DATA ENTRIES:
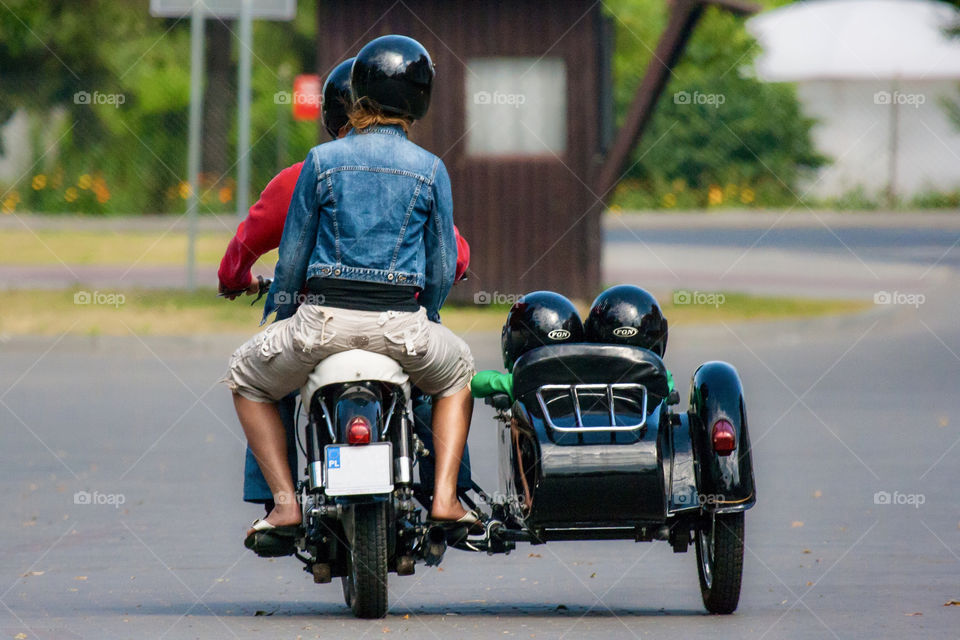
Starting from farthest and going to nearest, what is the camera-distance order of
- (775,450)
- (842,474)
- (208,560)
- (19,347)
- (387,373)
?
(19,347)
(775,450)
(842,474)
(208,560)
(387,373)

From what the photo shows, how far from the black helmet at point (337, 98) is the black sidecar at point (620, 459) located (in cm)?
91

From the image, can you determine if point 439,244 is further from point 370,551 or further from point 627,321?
point 370,551

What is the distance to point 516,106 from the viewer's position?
56.5 ft

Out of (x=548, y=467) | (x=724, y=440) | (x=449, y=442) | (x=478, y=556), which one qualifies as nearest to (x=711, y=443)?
(x=724, y=440)

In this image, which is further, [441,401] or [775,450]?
[775,450]

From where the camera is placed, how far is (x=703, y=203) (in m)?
38.3

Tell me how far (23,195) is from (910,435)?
22911 millimetres

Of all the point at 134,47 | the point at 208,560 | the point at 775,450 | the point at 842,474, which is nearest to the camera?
the point at 208,560

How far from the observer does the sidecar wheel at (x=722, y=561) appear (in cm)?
508

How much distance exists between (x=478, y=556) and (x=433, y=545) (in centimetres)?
165

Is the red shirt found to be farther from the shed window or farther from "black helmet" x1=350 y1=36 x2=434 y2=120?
the shed window

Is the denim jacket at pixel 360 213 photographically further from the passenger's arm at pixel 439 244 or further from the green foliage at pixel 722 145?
the green foliage at pixel 722 145

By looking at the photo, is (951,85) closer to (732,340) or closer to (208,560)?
(732,340)

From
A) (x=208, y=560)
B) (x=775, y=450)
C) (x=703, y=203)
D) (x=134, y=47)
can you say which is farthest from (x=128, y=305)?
(x=703, y=203)
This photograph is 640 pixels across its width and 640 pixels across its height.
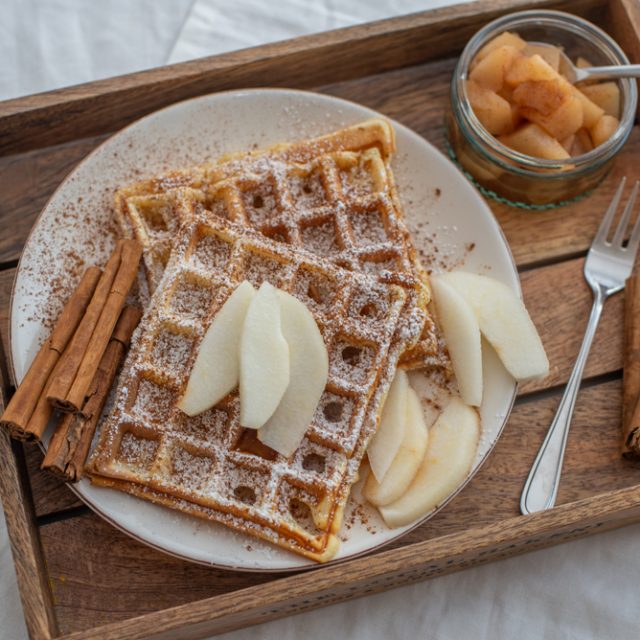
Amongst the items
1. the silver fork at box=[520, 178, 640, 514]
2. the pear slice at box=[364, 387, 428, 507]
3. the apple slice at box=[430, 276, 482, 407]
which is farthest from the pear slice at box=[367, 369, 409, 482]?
the silver fork at box=[520, 178, 640, 514]

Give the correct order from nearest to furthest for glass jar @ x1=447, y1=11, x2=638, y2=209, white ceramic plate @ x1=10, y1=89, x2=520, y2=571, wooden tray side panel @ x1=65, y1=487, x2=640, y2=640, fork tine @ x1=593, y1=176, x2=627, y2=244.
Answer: wooden tray side panel @ x1=65, y1=487, x2=640, y2=640, white ceramic plate @ x1=10, y1=89, x2=520, y2=571, glass jar @ x1=447, y1=11, x2=638, y2=209, fork tine @ x1=593, y1=176, x2=627, y2=244

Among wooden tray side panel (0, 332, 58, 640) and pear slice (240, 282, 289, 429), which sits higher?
pear slice (240, 282, 289, 429)

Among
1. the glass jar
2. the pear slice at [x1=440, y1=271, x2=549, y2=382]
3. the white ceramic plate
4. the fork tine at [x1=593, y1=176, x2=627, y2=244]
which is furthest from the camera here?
the fork tine at [x1=593, y1=176, x2=627, y2=244]

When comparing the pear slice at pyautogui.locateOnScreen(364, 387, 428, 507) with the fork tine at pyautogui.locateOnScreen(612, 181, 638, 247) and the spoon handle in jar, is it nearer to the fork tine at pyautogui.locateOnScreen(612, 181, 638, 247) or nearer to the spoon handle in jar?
the fork tine at pyautogui.locateOnScreen(612, 181, 638, 247)

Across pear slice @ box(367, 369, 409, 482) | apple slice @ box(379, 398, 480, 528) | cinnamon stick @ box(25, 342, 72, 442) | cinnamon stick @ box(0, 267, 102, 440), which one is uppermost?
cinnamon stick @ box(0, 267, 102, 440)

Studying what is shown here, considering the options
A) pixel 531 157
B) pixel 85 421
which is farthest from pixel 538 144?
pixel 85 421

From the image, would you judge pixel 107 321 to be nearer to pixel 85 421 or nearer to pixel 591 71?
pixel 85 421

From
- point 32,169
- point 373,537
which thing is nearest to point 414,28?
point 32,169
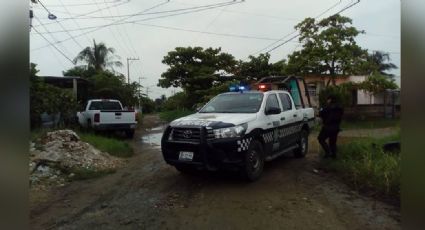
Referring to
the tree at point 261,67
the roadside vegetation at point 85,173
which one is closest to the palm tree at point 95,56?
the tree at point 261,67

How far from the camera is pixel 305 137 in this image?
995cm

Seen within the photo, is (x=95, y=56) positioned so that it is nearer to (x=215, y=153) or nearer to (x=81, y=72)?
(x=81, y=72)

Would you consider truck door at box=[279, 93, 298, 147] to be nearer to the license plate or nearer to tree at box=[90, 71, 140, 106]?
the license plate

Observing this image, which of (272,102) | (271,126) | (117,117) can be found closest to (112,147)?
(117,117)

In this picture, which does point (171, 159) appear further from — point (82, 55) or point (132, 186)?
point (82, 55)

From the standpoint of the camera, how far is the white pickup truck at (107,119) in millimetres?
14695

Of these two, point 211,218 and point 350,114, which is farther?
point 350,114

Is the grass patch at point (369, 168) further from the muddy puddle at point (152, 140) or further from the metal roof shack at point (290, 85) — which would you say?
the muddy puddle at point (152, 140)

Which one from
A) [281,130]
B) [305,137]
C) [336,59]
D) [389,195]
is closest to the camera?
[389,195]

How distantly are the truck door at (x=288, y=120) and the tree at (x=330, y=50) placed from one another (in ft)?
51.0

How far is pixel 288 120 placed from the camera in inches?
340

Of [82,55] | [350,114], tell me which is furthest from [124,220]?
[82,55]

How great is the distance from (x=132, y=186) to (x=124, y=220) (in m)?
1.97

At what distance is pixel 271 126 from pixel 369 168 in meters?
2.02
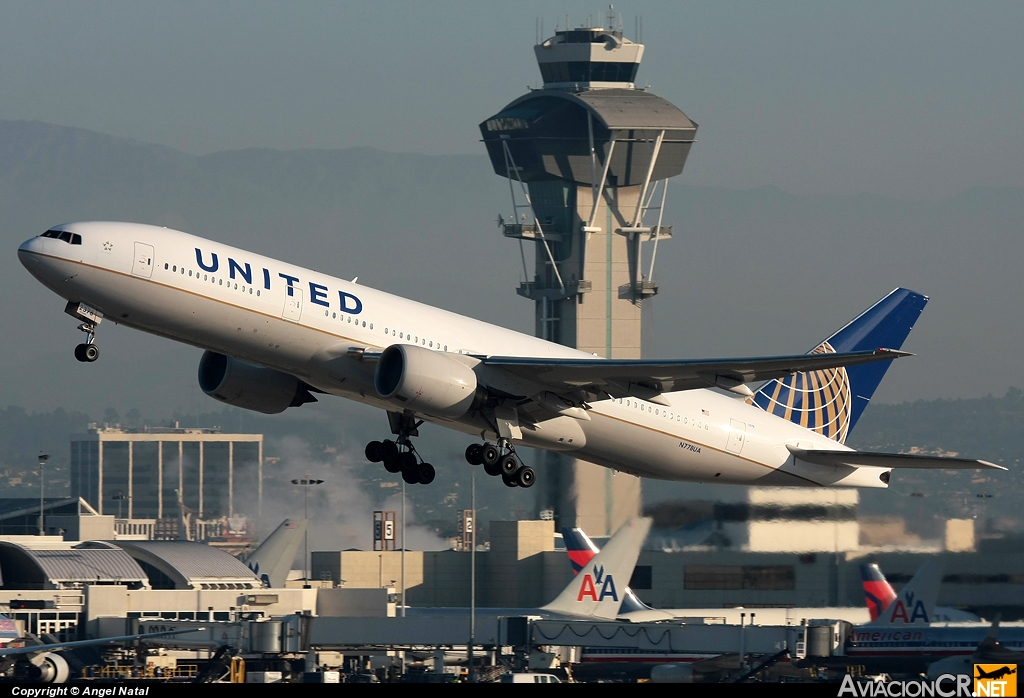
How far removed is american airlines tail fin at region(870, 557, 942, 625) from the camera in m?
43.4

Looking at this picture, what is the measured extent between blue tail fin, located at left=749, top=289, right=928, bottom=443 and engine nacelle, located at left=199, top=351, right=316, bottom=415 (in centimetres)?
1252

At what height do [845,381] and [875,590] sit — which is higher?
[845,381]

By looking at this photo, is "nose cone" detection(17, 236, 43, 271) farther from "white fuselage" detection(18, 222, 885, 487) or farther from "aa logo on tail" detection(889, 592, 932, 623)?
"aa logo on tail" detection(889, 592, 932, 623)

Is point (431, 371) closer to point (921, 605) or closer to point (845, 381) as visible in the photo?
point (845, 381)

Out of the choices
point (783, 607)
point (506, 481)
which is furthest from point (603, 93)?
point (506, 481)

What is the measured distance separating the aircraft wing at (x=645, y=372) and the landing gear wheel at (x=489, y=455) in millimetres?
1930

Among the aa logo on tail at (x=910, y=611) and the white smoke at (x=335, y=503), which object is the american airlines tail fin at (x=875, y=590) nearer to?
the aa logo on tail at (x=910, y=611)

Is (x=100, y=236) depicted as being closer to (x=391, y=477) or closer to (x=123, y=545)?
(x=123, y=545)

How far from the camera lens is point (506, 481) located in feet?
121

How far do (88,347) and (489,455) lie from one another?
912 cm

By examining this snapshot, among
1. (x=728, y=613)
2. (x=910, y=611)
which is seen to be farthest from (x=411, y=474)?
(x=728, y=613)

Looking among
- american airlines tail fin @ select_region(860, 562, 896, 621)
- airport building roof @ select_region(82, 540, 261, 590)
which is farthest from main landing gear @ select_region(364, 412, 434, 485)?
airport building roof @ select_region(82, 540, 261, 590)

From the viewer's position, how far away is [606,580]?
5072cm

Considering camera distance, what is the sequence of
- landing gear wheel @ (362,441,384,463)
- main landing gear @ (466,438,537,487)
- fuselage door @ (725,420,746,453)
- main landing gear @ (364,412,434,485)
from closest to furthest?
main landing gear @ (466,438,537,487) → main landing gear @ (364,412,434,485) → landing gear wheel @ (362,441,384,463) → fuselage door @ (725,420,746,453)
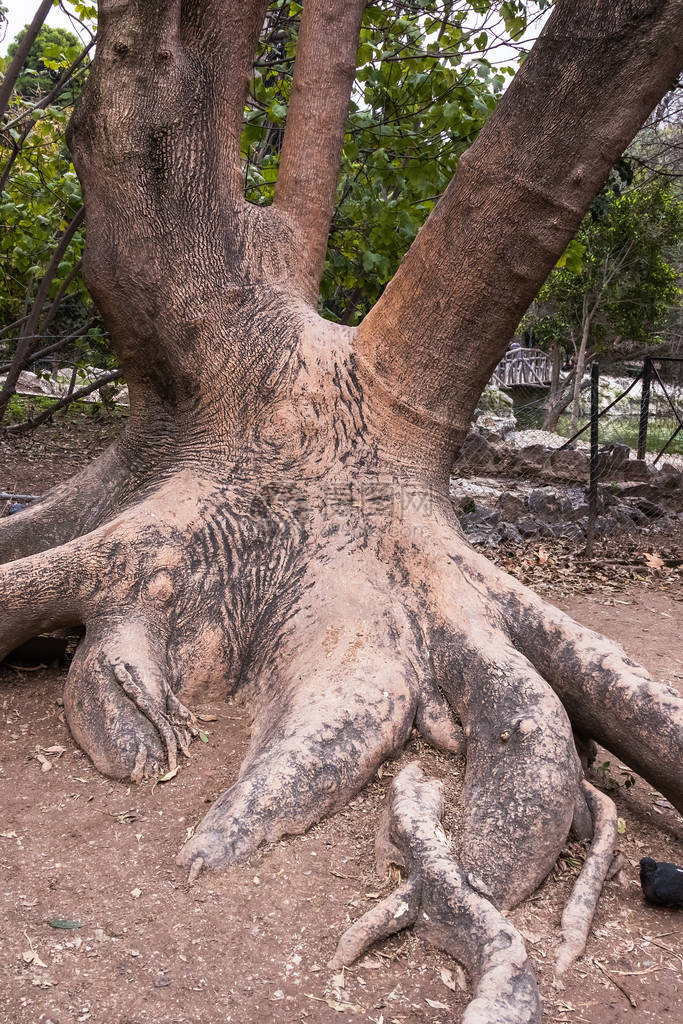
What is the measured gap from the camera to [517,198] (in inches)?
132

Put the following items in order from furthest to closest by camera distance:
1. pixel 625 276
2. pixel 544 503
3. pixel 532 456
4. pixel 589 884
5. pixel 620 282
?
1. pixel 620 282
2. pixel 625 276
3. pixel 532 456
4. pixel 544 503
5. pixel 589 884

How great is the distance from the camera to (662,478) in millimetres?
10266

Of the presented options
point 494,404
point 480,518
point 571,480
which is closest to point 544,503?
point 480,518

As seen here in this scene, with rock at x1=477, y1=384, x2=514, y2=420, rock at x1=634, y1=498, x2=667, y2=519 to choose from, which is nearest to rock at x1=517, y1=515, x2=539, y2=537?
rock at x1=634, y1=498, x2=667, y2=519

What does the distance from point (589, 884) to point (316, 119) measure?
399 centimetres

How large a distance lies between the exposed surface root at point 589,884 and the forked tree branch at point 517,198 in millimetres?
1729

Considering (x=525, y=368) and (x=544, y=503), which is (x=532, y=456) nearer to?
(x=544, y=503)

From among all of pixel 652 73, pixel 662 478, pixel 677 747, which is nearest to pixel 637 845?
pixel 677 747

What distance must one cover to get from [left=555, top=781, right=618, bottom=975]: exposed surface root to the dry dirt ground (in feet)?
0.14

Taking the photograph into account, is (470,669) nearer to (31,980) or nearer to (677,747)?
(677,747)

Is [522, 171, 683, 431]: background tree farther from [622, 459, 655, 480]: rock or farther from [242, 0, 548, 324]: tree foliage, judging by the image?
[242, 0, 548, 324]: tree foliage

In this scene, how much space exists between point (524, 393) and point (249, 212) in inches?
937

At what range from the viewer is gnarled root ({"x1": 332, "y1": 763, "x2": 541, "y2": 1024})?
2.08 meters

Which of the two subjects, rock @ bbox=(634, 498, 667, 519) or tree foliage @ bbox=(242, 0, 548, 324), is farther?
rock @ bbox=(634, 498, 667, 519)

TO DO:
Please rewrite the rows from the line containing "In this scene, how" through the end of the rows, substituting "camera" for "viewer" and leaving everything else unchanged.

EXERCISE RESPONSE:
In this scene, how much space exists between point (524, 393) and point (249, 212) in inches?
937

At what range from the camera is gnarled root ({"x1": 332, "y1": 763, "x2": 541, "y2": 1024})?
2.08 meters

Which of the two subjects, rock @ bbox=(634, 498, 667, 519) or tree foliage @ bbox=(242, 0, 548, 324), is farther?
rock @ bbox=(634, 498, 667, 519)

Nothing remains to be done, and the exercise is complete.